Les produits français pourraient être boycottés en Turquie. Le ministre des Affaires étrangères turc, Egemen Bagis, a précisé que les sanctions pourraient porter sur les secteurs où la France tire son épingle du jeu, comme "les cosmétiques, les parfums, l'habillement". Et "les entreprises françaises pourraient être supplantées de manière discrétionnaire lors d'appels d'offres", selon Les Echos. En revanche, la piste d'un embargo sur les produits français semble exclue, car Ankara s'exposerait à des pénalités de la part de l'Organisation mondiale du commerce, qui interdit ces pratiques.

En 2006, après l'adoption à l'Assemblée d'une loi similaire sur le génocide arménien (enterrée par le gouvernement avant son vote au Sénat), la France avait été visée par des appels au boycott. Lancés par des associations de consommateurs turcs, ces appels avaient été peu suivis et avaient touché principalement le groupe Carrefour, comme le rappelle Le Nouvel Obs.

Ces tensions interviennent alors que les deux pays "n'ont jamais eu de relations économiques aussi bonnes", selon Bastien Alex, chercheur à l'Iris cité par L'Expansion. Un millier d'entreprises françaises comme Renault, Axa et Areva sont implantées en Turquie, hissant la France au deuxième rang des investisseurs étrangers dans le pays. La France est aussi le deuxième débouché à l'exportation et le sixième fournisseur de la Turquie.
________________
Consigne ->
Pour chaque affirmation ci-dessous, indiquez par oui ou par non si elle concorde avec le texte sur les relations franco-turques, en citant mot pour mot le passage qui tranche.
1. Un embargo sur les produits français est présenté comme la piste la plus probable.
2. Les appels au boycott de 2006 avaient été lancés par des associations de consommateurs turcs.
3. La France est le premier investisseur étranger en Turquie.
Ces lignes proviennent d'une autre source que le texte.
________________
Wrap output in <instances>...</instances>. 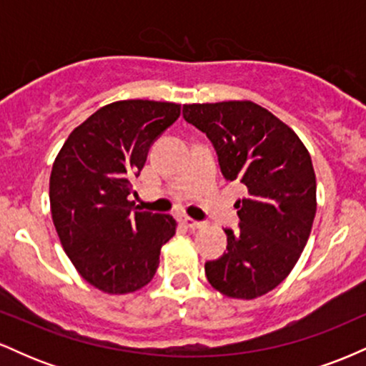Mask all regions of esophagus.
<instances>
[{"label":"esophagus","instance_id":"esophagus-1","mask_svg":"<svg viewBox=\"0 0 366 366\" xmlns=\"http://www.w3.org/2000/svg\"><path fill=\"white\" fill-rule=\"evenodd\" d=\"M180 222H182V224L186 227H189V229H201V227H204L203 222H197L191 217H182V218H180Z\"/></svg>","mask_w":366,"mask_h":366}]
</instances>
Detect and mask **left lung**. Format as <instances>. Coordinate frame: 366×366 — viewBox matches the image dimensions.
Segmentation results:
<instances>
[{"label": "left lung", "instance_id": "8db88e82", "mask_svg": "<svg viewBox=\"0 0 366 366\" xmlns=\"http://www.w3.org/2000/svg\"><path fill=\"white\" fill-rule=\"evenodd\" d=\"M184 119L215 146L222 174L247 197L236 203L239 232L225 229L227 253L204 264L213 289L254 300L291 274L317 213L312 157L297 134L253 102L184 104Z\"/></svg>", "mask_w": 366, "mask_h": 366}]
</instances>
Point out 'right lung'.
Returning a JSON list of instances; mask_svg holds the SVG:
<instances>
[{
    "mask_svg": "<svg viewBox=\"0 0 366 366\" xmlns=\"http://www.w3.org/2000/svg\"><path fill=\"white\" fill-rule=\"evenodd\" d=\"M179 115L177 103H110L75 127L54 158V229L75 270L104 294H129L149 284L159 249L175 236L174 217L136 212L129 196L149 146Z\"/></svg>",
    "mask_w": 366,
    "mask_h": 366,
    "instance_id": "1",
    "label": "right lung"
}]
</instances>
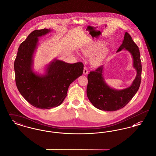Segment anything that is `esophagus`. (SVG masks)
<instances>
[{"instance_id": "1", "label": "esophagus", "mask_w": 156, "mask_h": 156, "mask_svg": "<svg viewBox=\"0 0 156 156\" xmlns=\"http://www.w3.org/2000/svg\"><path fill=\"white\" fill-rule=\"evenodd\" d=\"M83 74L84 75H87L88 74V70L87 69V68L86 67H84L83 68Z\"/></svg>"}]
</instances>
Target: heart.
I'll return each mask as SVG.
<instances>
[{
    "mask_svg": "<svg viewBox=\"0 0 156 156\" xmlns=\"http://www.w3.org/2000/svg\"><path fill=\"white\" fill-rule=\"evenodd\" d=\"M104 44L105 42L103 41L97 40L82 49V52L83 54L88 57L91 56L90 63L92 66L95 67L101 66L106 58L108 49L105 47L101 48Z\"/></svg>",
    "mask_w": 156,
    "mask_h": 156,
    "instance_id": "heart-1",
    "label": "heart"
}]
</instances>
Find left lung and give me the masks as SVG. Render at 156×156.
<instances>
[{
	"label": "left lung",
	"mask_w": 156,
	"mask_h": 156,
	"mask_svg": "<svg viewBox=\"0 0 156 156\" xmlns=\"http://www.w3.org/2000/svg\"><path fill=\"white\" fill-rule=\"evenodd\" d=\"M125 49L130 52L133 59V67L137 75L131 86L126 89L117 90L109 87L103 77L104 66L98 67L88 75L87 94L89 101L98 109L105 111H115L123 108L133 98L140 87L141 79V62L139 47L130 34L126 32L124 40L117 52Z\"/></svg>",
	"instance_id": "obj_1"
}]
</instances>
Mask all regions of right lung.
Segmentation results:
<instances>
[{
    "mask_svg": "<svg viewBox=\"0 0 156 156\" xmlns=\"http://www.w3.org/2000/svg\"><path fill=\"white\" fill-rule=\"evenodd\" d=\"M50 31L46 29L32 31L20 45L14 63L15 81L19 92L29 104L41 109H51L62 104L69 86L83 71L81 62L69 64L55 59L47 66L44 75L33 72V56L38 37Z\"/></svg>",
    "mask_w": 156,
    "mask_h": 156,
    "instance_id": "1",
    "label": "right lung"
}]
</instances>
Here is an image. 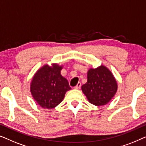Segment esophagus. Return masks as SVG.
<instances>
[{
  "instance_id": "esophagus-1",
  "label": "esophagus",
  "mask_w": 146,
  "mask_h": 146,
  "mask_svg": "<svg viewBox=\"0 0 146 146\" xmlns=\"http://www.w3.org/2000/svg\"><path fill=\"white\" fill-rule=\"evenodd\" d=\"M81 83H78L77 84V85H76L74 88H75V89H80V88H81Z\"/></svg>"
}]
</instances>
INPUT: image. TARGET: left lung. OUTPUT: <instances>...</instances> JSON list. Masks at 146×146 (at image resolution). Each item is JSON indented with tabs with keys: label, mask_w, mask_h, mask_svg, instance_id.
Listing matches in <instances>:
<instances>
[{
	"label": "left lung",
	"mask_w": 146,
	"mask_h": 146,
	"mask_svg": "<svg viewBox=\"0 0 146 146\" xmlns=\"http://www.w3.org/2000/svg\"><path fill=\"white\" fill-rule=\"evenodd\" d=\"M81 89L90 103L100 106L107 104L118 90L116 80L107 67L100 65L87 72V82Z\"/></svg>",
	"instance_id": "1"
}]
</instances>
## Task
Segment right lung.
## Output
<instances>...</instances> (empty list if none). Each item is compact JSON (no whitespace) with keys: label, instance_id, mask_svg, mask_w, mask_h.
I'll use <instances>...</instances> for the list:
<instances>
[{"label":"right lung","instance_id":"add662e5","mask_svg":"<svg viewBox=\"0 0 146 146\" xmlns=\"http://www.w3.org/2000/svg\"><path fill=\"white\" fill-rule=\"evenodd\" d=\"M62 65H44L36 71L30 84V92L35 101L43 108L52 109L63 101L71 89L68 81L61 75Z\"/></svg>","mask_w":146,"mask_h":146}]
</instances>
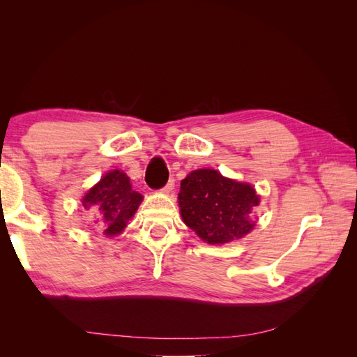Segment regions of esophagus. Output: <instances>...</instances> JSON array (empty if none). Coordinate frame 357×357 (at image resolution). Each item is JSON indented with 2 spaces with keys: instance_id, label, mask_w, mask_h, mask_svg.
Segmentation results:
<instances>
[{
  "instance_id": "1",
  "label": "esophagus",
  "mask_w": 357,
  "mask_h": 357,
  "mask_svg": "<svg viewBox=\"0 0 357 357\" xmlns=\"http://www.w3.org/2000/svg\"><path fill=\"white\" fill-rule=\"evenodd\" d=\"M174 183H176V181H174V178H169V180H168V183H167V185L164 186V189H162V190L167 192V193L172 192V190H174V186H176Z\"/></svg>"
}]
</instances>
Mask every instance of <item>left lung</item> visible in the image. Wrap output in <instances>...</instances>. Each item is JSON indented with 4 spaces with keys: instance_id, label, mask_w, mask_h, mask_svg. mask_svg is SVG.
Returning <instances> with one entry per match:
<instances>
[{
    "instance_id": "8db88e82",
    "label": "left lung",
    "mask_w": 357,
    "mask_h": 357,
    "mask_svg": "<svg viewBox=\"0 0 357 357\" xmlns=\"http://www.w3.org/2000/svg\"><path fill=\"white\" fill-rule=\"evenodd\" d=\"M178 204L183 222L199 238L223 244L253 229L250 213L259 197L247 183L225 178L215 169H197L181 180Z\"/></svg>"
}]
</instances>
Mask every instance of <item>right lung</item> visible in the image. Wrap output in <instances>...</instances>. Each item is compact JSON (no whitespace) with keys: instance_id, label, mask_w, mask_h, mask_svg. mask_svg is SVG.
I'll return each mask as SVG.
<instances>
[{"instance_id":"obj_1","label":"right lung","mask_w":357,"mask_h":357,"mask_svg":"<svg viewBox=\"0 0 357 357\" xmlns=\"http://www.w3.org/2000/svg\"><path fill=\"white\" fill-rule=\"evenodd\" d=\"M143 197L131 188L123 171H110L82 199L86 210L93 211L95 225L107 236L121 234L137 211Z\"/></svg>"}]
</instances>
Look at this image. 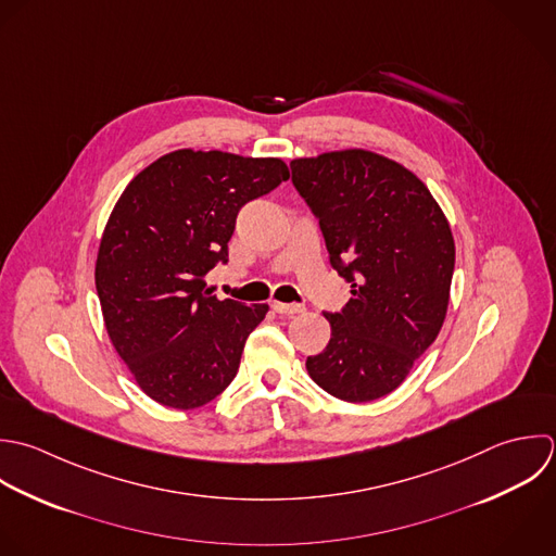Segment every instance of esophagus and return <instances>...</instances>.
Returning <instances> with one entry per match:
<instances>
[{
  "mask_svg": "<svg viewBox=\"0 0 556 556\" xmlns=\"http://www.w3.org/2000/svg\"><path fill=\"white\" fill-rule=\"evenodd\" d=\"M273 309H275L277 314H283V316H294V314H303V312H305V307H303V305H294V303H279V301H275V303H273Z\"/></svg>",
  "mask_w": 556,
  "mask_h": 556,
  "instance_id": "34e87169",
  "label": "esophagus"
}]
</instances>
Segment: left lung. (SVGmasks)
I'll use <instances>...</instances> for the list:
<instances>
[{
    "label": "left lung",
    "mask_w": 556,
    "mask_h": 556,
    "mask_svg": "<svg viewBox=\"0 0 556 556\" xmlns=\"http://www.w3.org/2000/svg\"><path fill=\"white\" fill-rule=\"evenodd\" d=\"M290 168L331 266L351 283L342 312L325 314L331 340L307 357V372L340 401H377L405 381L444 325L451 225L429 188L383 155L349 149L292 160Z\"/></svg>",
    "instance_id": "8db88e82"
}]
</instances>
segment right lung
Wrapping results in <instances>:
<instances>
[{"label":"right lung","mask_w":556,"mask_h":556,"mask_svg":"<svg viewBox=\"0 0 556 556\" xmlns=\"http://www.w3.org/2000/svg\"><path fill=\"white\" fill-rule=\"evenodd\" d=\"M288 177L277 157L179 149L116 201L99 244L97 296L116 353L160 405L194 409L233 381L268 305L218 301L203 277L229 262L240 207Z\"/></svg>","instance_id":"1"}]
</instances>
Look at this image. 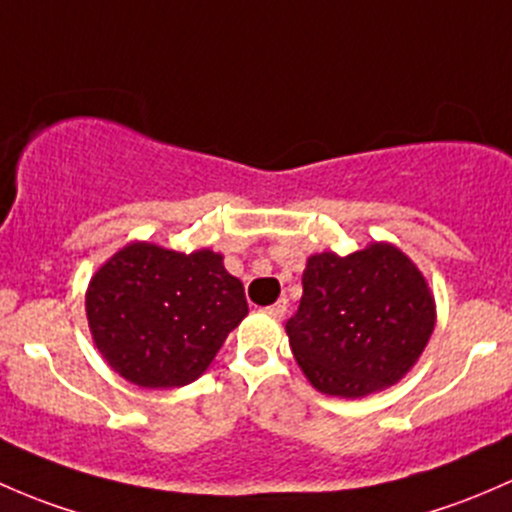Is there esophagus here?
I'll return each mask as SVG.
<instances>
[{
  "instance_id": "obj_1",
  "label": "esophagus",
  "mask_w": 512,
  "mask_h": 512,
  "mask_svg": "<svg viewBox=\"0 0 512 512\" xmlns=\"http://www.w3.org/2000/svg\"><path fill=\"white\" fill-rule=\"evenodd\" d=\"M266 310L273 315V318H283V315H286V310H288V300H286V298L276 300V303L268 305Z\"/></svg>"
}]
</instances>
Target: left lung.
<instances>
[{
	"instance_id": "8db88e82",
	"label": "left lung",
	"mask_w": 512,
	"mask_h": 512,
	"mask_svg": "<svg viewBox=\"0 0 512 512\" xmlns=\"http://www.w3.org/2000/svg\"><path fill=\"white\" fill-rule=\"evenodd\" d=\"M436 325V300L404 251L374 241L355 254H313L286 323L298 367L318 392L360 399L404 377Z\"/></svg>"
}]
</instances>
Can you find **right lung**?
<instances>
[{"label": "right lung", "mask_w": 512, "mask_h": 512, "mask_svg": "<svg viewBox=\"0 0 512 512\" xmlns=\"http://www.w3.org/2000/svg\"><path fill=\"white\" fill-rule=\"evenodd\" d=\"M86 315L98 352L120 377L172 389L202 377L249 305L221 254L133 241L93 273Z\"/></svg>", "instance_id": "add662e5"}]
</instances>
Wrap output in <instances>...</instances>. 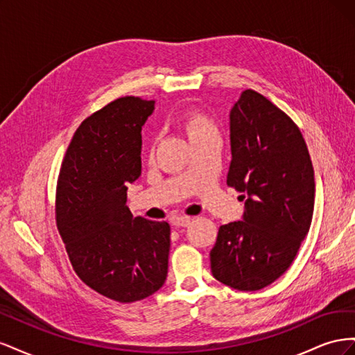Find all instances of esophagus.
Here are the masks:
<instances>
[{"mask_svg": "<svg viewBox=\"0 0 355 355\" xmlns=\"http://www.w3.org/2000/svg\"><path fill=\"white\" fill-rule=\"evenodd\" d=\"M191 223V219L187 218V216H178L173 219V225L178 228H182V227H188V225Z\"/></svg>", "mask_w": 355, "mask_h": 355, "instance_id": "esophagus-1", "label": "esophagus"}]
</instances>
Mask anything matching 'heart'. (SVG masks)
Masks as SVG:
<instances>
[{"label": "heart", "mask_w": 355, "mask_h": 355, "mask_svg": "<svg viewBox=\"0 0 355 355\" xmlns=\"http://www.w3.org/2000/svg\"><path fill=\"white\" fill-rule=\"evenodd\" d=\"M182 127H184V130L187 132L189 141H191V139L198 137V136L216 133V132H214V127L210 123L209 118L204 114L197 112V111L188 112L184 116V120H182Z\"/></svg>", "instance_id": "1"}]
</instances>
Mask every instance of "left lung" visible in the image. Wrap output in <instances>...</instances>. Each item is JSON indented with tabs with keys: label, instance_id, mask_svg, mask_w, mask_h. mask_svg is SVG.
Listing matches in <instances>:
<instances>
[{
	"label": "left lung",
	"instance_id": "left-lung-1",
	"mask_svg": "<svg viewBox=\"0 0 355 355\" xmlns=\"http://www.w3.org/2000/svg\"><path fill=\"white\" fill-rule=\"evenodd\" d=\"M232 159L227 184L244 200L243 219L222 225L210 252L211 274L254 292L292 265L314 211V168L292 118L254 90L230 112Z\"/></svg>",
	"mask_w": 355,
	"mask_h": 355
}]
</instances>
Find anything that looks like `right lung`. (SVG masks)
I'll return each instance as SVG.
<instances>
[{
    "label": "right lung",
    "instance_id": "add662e5",
    "mask_svg": "<svg viewBox=\"0 0 355 355\" xmlns=\"http://www.w3.org/2000/svg\"><path fill=\"white\" fill-rule=\"evenodd\" d=\"M154 101L125 96L84 120L60 167L56 222L73 271L96 292L136 302L164 284L170 225L133 218L127 185L141 176L142 125Z\"/></svg>",
    "mask_w": 355,
    "mask_h": 355
}]
</instances>
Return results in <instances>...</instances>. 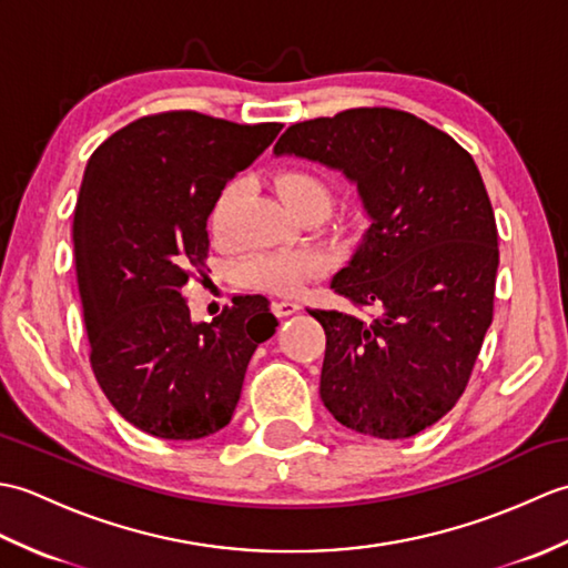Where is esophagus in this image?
I'll return each mask as SVG.
<instances>
[{"label":"esophagus","instance_id":"obj_1","mask_svg":"<svg viewBox=\"0 0 568 568\" xmlns=\"http://www.w3.org/2000/svg\"><path fill=\"white\" fill-rule=\"evenodd\" d=\"M300 310V303H293V300H275L273 312L277 317H291Z\"/></svg>","mask_w":568,"mask_h":568}]
</instances>
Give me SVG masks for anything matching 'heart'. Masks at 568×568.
<instances>
[{"mask_svg":"<svg viewBox=\"0 0 568 568\" xmlns=\"http://www.w3.org/2000/svg\"><path fill=\"white\" fill-rule=\"evenodd\" d=\"M275 192L285 202V207L297 216L305 212H322L329 207L332 192L324 180L307 171V168H285L275 175ZM246 195V183L241 178L229 183L216 195L210 212V232L216 244H229L234 239V220L239 204ZM324 268V256L315 248H285L263 251L239 263V281L258 291L275 295H293L310 277L320 275Z\"/></svg>","mask_w":568,"mask_h":568,"instance_id":"1","label":"heart"}]
</instances>
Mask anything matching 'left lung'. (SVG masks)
Segmentation results:
<instances>
[{
  "label": "left lung",
  "mask_w": 568,
  "mask_h": 568,
  "mask_svg": "<svg viewBox=\"0 0 568 568\" xmlns=\"http://www.w3.org/2000/svg\"><path fill=\"white\" fill-rule=\"evenodd\" d=\"M273 151L342 171L368 214L332 291L381 317L310 310L327 334L322 403L358 434L415 437L462 397L493 322L498 226L484 178L449 134L388 106L293 124Z\"/></svg>",
  "instance_id": "1"
}]
</instances>
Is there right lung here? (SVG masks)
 Returning <instances> with one entry per match:
<instances>
[{
  "label": "right lung",
  "instance_id": "add662e5",
  "mask_svg": "<svg viewBox=\"0 0 568 568\" xmlns=\"http://www.w3.org/2000/svg\"><path fill=\"white\" fill-rule=\"evenodd\" d=\"M281 129L161 112L119 129L84 168L72 241L90 364L116 413L153 437L226 427L253 352L277 327L258 295L195 324L183 287L204 275L220 190Z\"/></svg>",
  "mask_w": 568,
  "mask_h": 568
}]
</instances>
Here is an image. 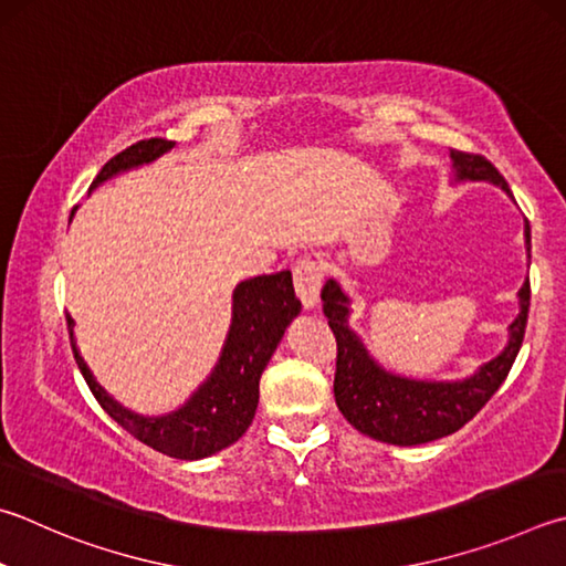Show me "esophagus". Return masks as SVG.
Here are the masks:
<instances>
[{
    "label": "esophagus",
    "instance_id": "obj_1",
    "mask_svg": "<svg viewBox=\"0 0 566 566\" xmlns=\"http://www.w3.org/2000/svg\"><path fill=\"white\" fill-rule=\"evenodd\" d=\"M322 282H324V266L316 260H300L294 266V290L296 296H300L304 310H314L318 302V292H322Z\"/></svg>",
    "mask_w": 566,
    "mask_h": 566
}]
</instances>
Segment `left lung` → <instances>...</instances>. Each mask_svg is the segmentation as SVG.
<instances>
[{"mask_svg": "<svg viewBox=\"0 0 566 566\" xmlns=\"http://www.w3.org/2000/svg\"><path fill=\"white\" fill-rule=\"evenodd\" d=\"M455 180H488L512 198L510 185L488 158L450 150ZM530 252V224L525 228ZM520 314L510 324L507 346L462 381H416L386 371L374 361L358 334L348 326V296L336 280L322 290L324 314L336 336L334 396L344 418L364 436L390 446H420L455 433L505 381L525 338L530 312V280L522 284Z\"/></svg>", "mask_w": 566, "mask_h": 566, "instance_id": "left-lung-1", "label": "left lung"}]
</instances>
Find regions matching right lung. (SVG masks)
Listing matches in <instances>:
<instances>
[{
  "mask_svg": "<svg viewBox=\"0 0 566 566\" xmlns=\"http://www.w3.org/2000/svg\"><path fill=\"white\" fill-rule=\"evenodd\" d=\"M172 146L176 140L166 138L138 140L136 146L118 153L101 168L91 190L118 172L148 166ZM76 208L71 210V218ZM300 310L302 302L294 294L290 270L252 276L234 286L232 324L218 364L200 388L185 400V406L168 416H140L113 400L81 358L74 342V318L69 314L66 324L76 364L101 408L133 438L158 453L178 460H200L232 446L250 428L256 403H260V378L264 366L270 364L276 344L282 342L286 326Z\"/></svg>",
  "mask_w": 566,
  "mask_h": 566,
  "instance_id": "obj_1",
  "label": "right lung"
}]
</instances>
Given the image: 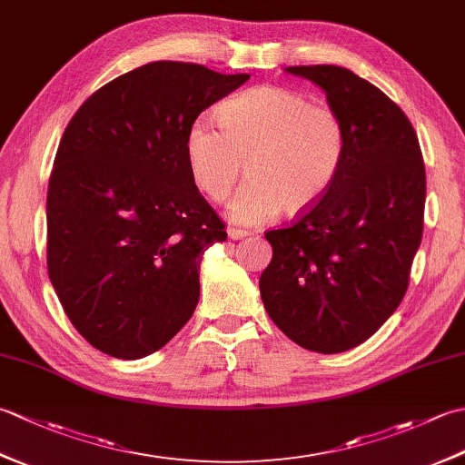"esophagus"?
Here are the masks:
<instances>
[{
  "label": "esophagus",
  "mask_w": 465,
  "mask_h": 465,
  "mask_svg": "<svg viewBox=\"0 0 465 465\" xmlns=\"http://www.w3.org/2000/svg\"><path fill=\"white\" fill-rule=\"evenodd\" d=\"M248 235H250V233L245 232V230H240V227H230V230H227V238L233 240V242L248 238Z\"/></svg>",
  "instance_id": "obj_1"
}]
</instances>
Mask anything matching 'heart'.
Returning <instances> with one entry per match:
<instances>
[{
  "mask_svg": "<svg viewBox=\"0 0 465 465\" xmlns=\"http://www.w3.org/2000/svg\"><path fill=\"white\" fill-rule=\"evenodd\" d=\"M217 127L197 117L185 135V155L197 187L222 202L252 180L227 207L242 225L272 222L283 210L300 215L318 205L345 160V127L330 105L312 104L278 85L253 87L217 107Z\"/></svg>",
  "mask_w": 465,
  "mask_h": 465,
  "instance_id": "heart-1",
  "label": "heart"
}]
</instances>
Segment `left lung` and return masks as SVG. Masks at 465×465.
Wrapping results in <instances>:
<instances>
[{"mask_svg": "<svg viewBox=\"0 0 465 465\" xmlns=\"http://www.w3.org/2000/svg\"><path fill=\"white\" fill-rule=\"evenodd\" d=\"M341 117L348 137L323 200L265 240L263 308L292 341L318 353L363 343L398 310L421 243L426 167L410 120L378 87L338 65H293Z\"/></svg>", "mask_w": 465, "mask_h": 465, "instance_id": "left-lung-1", "label": "left lung"}]
</instances>
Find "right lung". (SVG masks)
Wrapping results in <instances>:
<instances>
[{"label": "right lung", "instance_id": "1", "mask_svg": "<svg viewBox=\"0 0 465 465\" xmlns=\"http://www.w3.org/2000/svg\"><path fill=\"white\" fill-rule=\"evenodd\" d=\"M248 80L145 64L87 97L67 124L47 190V272L95 350L140 360L192 318L203 252L227 233L193 182L185 135Z\"/></svg>", "mask_w": 465, "mask_h": 465}]
</instances>
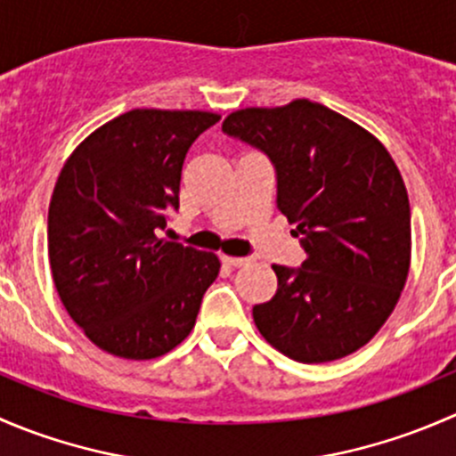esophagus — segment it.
<instances>
[{
    "label": "esophagus",
    "mask_w": 456,
    "mask_h": 456,
    "mask_svg": "<svg viewBox=\"0 0 456 456\" xmlns=\"http://www.w3.org/2000/svg\"><path fill=\"white\" fill-rule=\"evenodd\" d=\"M220 260L229 266H245L249 262V257H232V256H223Z\"/></svg>",
    "instance_id": "esophagus-1"
}]
</instances>
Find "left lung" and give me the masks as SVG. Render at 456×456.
<instances>
[{"instance_id":"left-lung-1","label":"left lung","mask_w":456,"mask_h":456,"mask_svg":"<svg viewBox=\"0 0 456 456\" xmlns=\"http://www.w3.org/2000/svg\"><path fill=\"white\" fill-rule=\"evenodd\" d=\"M223 132L269 156L278 209L306 260L273 265L278 291L254 306L262 338L320 364L370 342L411 269V205L388 150L364 127L309 99L229 114Z\"/></svg>"}]
</instances>
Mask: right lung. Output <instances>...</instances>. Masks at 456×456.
<instances>
[{
  "label": "right lung",
  "instance_id": "right-lung-1",
  "mask_svg": "<svg viewBox=\"0 0 456 456\" xmlns=\"http://www.w3.org/2000/svg\"><path fill=\"white\" fill-rule=\"evenodd\" d=\"M218 114L130 110L70 154L48 209V256L63 306L103 351L154 360L191 333L218 278L214 254L156 236L178 209L185 156Z\"/></svg>",
  "mask_w": 456,
  "mask_h": 456
}]
</instances>
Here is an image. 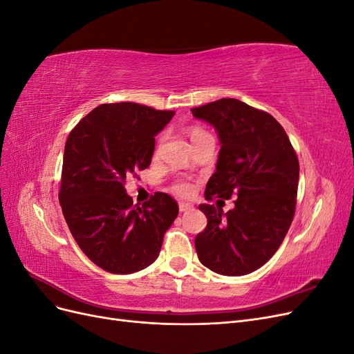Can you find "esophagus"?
<instances>
[{
	"mask_svg": "<svg viewBox=\"0 0 354 354\" xmlns=\"http://www.w3.org/2000/svg\"><path fill=\"white\" fill-rule=\"evenodd\" d=\"M178 209H180V212H186V211L192 209V205L187 202H178Z\"/></svg>",
	"mask_w": 354,
	"mask_h": 354,
	"instance_id": "1",
	"label": "esophagus"
}]
</instances>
________________
Résultat attendu ->
1. Non : « la piste d'un embargo sur les produits français semble exclue »
2. Oui : « Lancés par des associations de consommateurs turcs »
3. Non : « hissant la France au deuxième rang des investisseurs étrangers dans le pays »